*TASK DESCRIPTION*: Set every entry down again exactly, excluding any pictures.

*MATERIAL SUPPLIED*:

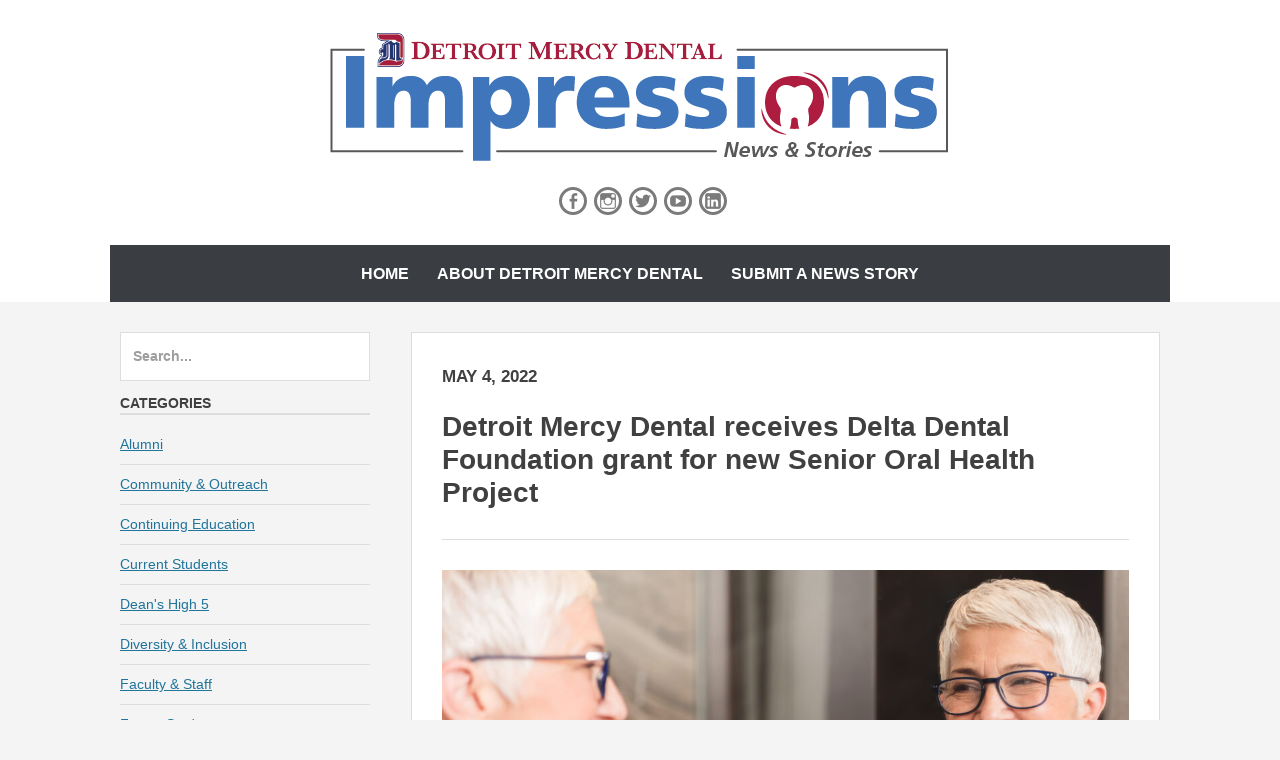

--- FILE ---
content_type: text/css
request_url: https://news.dental.udmercy.edu/wp-content/themes/chicago/css/colors/light.css
body_size: 609
content:
/*
    A light color scheme for Chicago Pro
*/

body {
    background-color: #f2f2f2;
    color: #404040;
}

a,
.comment-metadata a {
    color: #21759b;
}

a:hover,
a:focus,
a:active {
    color: #404040;
}

.site-title a,
.entry-title,
.entry-title a,
.comments-title {
    color: #404040;
}

.site-description {
    color: #7b7b7b;
}

.site-title a:hover,
.entry-title a:hover {
    color: #21759b;
}

.social-menu ul a {
    border-color: #7b7b7b;
    color: #7b7b7b;
}

.social-menu ul a:hover {
    border-color: #21759b;
    color: #21759b;
}

.cat-links a:hover,
.tags-links a:hover {
    background-color: #212121;
    color: #fff;
}

.widget-title,
.widget-title a {
    color: #404040;
}

.widget a {
    color: #21759b;
}

.widget-title a:hover,
.widget a:hover {
    color: #404040;
}

.nav-full-width .main-navigation {
    background-color: #3a3d41;
}

.main-navigation .wrapper {
    background-color: #3a3d41;
}

.posts-navigation .wp-pagenavi span.pages {
    color: #404040;
}

.nav-links a,
.posts-navigation .wp-pagenavi a,
.posts-navigation .wp-pagenavi span {
    background-color: #f2f2f2;
    color: #21759b;
}

.nav-links a:hover,
.posts-navigation .wp-pagenavi span.current,
.posts-navigation .wp-pagenavi a:hover {
    background-color: #404040;
}

button,
.button,
input[type="reset"],
input[type="submit"],
input[type="button"],
#content #infinite-handle span button {
    background-color: #212121;
}

button:hover,
button:focus,
.button:hover,
.button:focus,
input[type="reset"]:hover,
input[type="reset"]:focus,
input[type="submit"]:hover,
input[type="submit"]:focus,
input[type="button"]:hover,
input[type="button"]:focus,
#content #infinite-handle span button:hover,
#content #infinite-handle span button:focus {
    background-color: #21759b;
}

#feature-slider .more-link {
    color: #fff;
}

#promotion-message {
    background-color: #3a3d41;
}

#scrollup {
    background-color: #666;
    -webkit-box-shadow: 0 2px 6px rgba(0, 0, 0, 0.5);
    -moz-box-shadow:    0 2px 6px rgba(0, 0, 0, 0.5);
    box-shadow:         0 2px 6px rgba(0, 0, 0, 0.5);
}

.site-info {
    background-color: #000;
}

*RESULT*:
--- FILE ---
content_type: text/css
request_url: https://news.dental.udmercy.edu/wp-content/themes/chicago/css/colors/light.css
body_size: 609
content:
/*
    A light color scheme for Chicago Pro
*/

body {
    background-color: #f2f2f2;
    color: #404040;
}

a,
.comment-metadata a {
    color: #21759b;
}

a:hover,
a:focus,
a:active {
    color: #404040;
}

.site-title a,
.entry-title,
.entry-title a,
.comments-title {
    color: #404040;
}

.site-description {
    color: #7b7b7b;
}

.site-title a:hover,
.entry-title a:hover {
    color: #21759b;
}

.social-menu ul a {
    border-color: #7b7b7b;
    color: #7b7b7b;
}

.social-menu ul a:hover {
    border-color: #21759b;
    color: #21759b;
}

.cat-links a:hover,
.tags-links a:hover {
    background-color: #212121;
    color: #fff;
}

.widget-title,
.widget-title a {
    color: #404040;
}

.widget a {
    color: #21759b;
}

.widget-title a:hover,
.widget a:hover {
    color: #404040;
}

.nav-full-width .main-navigation {
    background-color: #3a3d41;
}

.main-navigation .wrapper {
    background-color: #3a3d41;
}

.posts-navigation .wp-pagenavi span.pages {
    color: #404040;
}

.nav-links a,
.posts-navigation .wp-pagenavi a,
.posts-navigation .wp-pagenavi span {
    background-color: #f2f2f2;
    color: #21759b;
}

.nav-links a:hover,
.posts-navigation .wp-pagenavi span.current,
.posts-navigation .wp-pagenavi a:hover {
    background-color: #404040;
}

button,
.button,
input[type="reset"],
input[type="submit"],
input[type="button"],
#content #infinite-handle span button {
    background-color: #212121;
}

button:hover,
button:focus,
.button:hover,
.button:focus,
input[type="reset"]:hover,
input[type="reset"]:focus,
input[type="submit"]:hover,
input[type="submit"]:focus,
input[type="button"]:hover,
input[type="button"]:focus,
#content #infinite-handle span button:hover,
#content #infinite-handle span button:focus {
    background-color: #21759b;
}

#feature-slider .more-link {
    color: #fff;
}

#promotion-message {
    background-color: #3a3d41;
}

#scrollup {
    background-color: #666;
    -webkit-box-shadow: 0 2px 6px rgba(0, 0, 0, 0.5);
    -moz-box-shadow:    0 2px 6px rgba(0, 0, 0, 0.5);
    box-shadow:         0 2px 6px rgba(0, 0, 0, 0.5);
}

.site-info {
    background-color: #000;
}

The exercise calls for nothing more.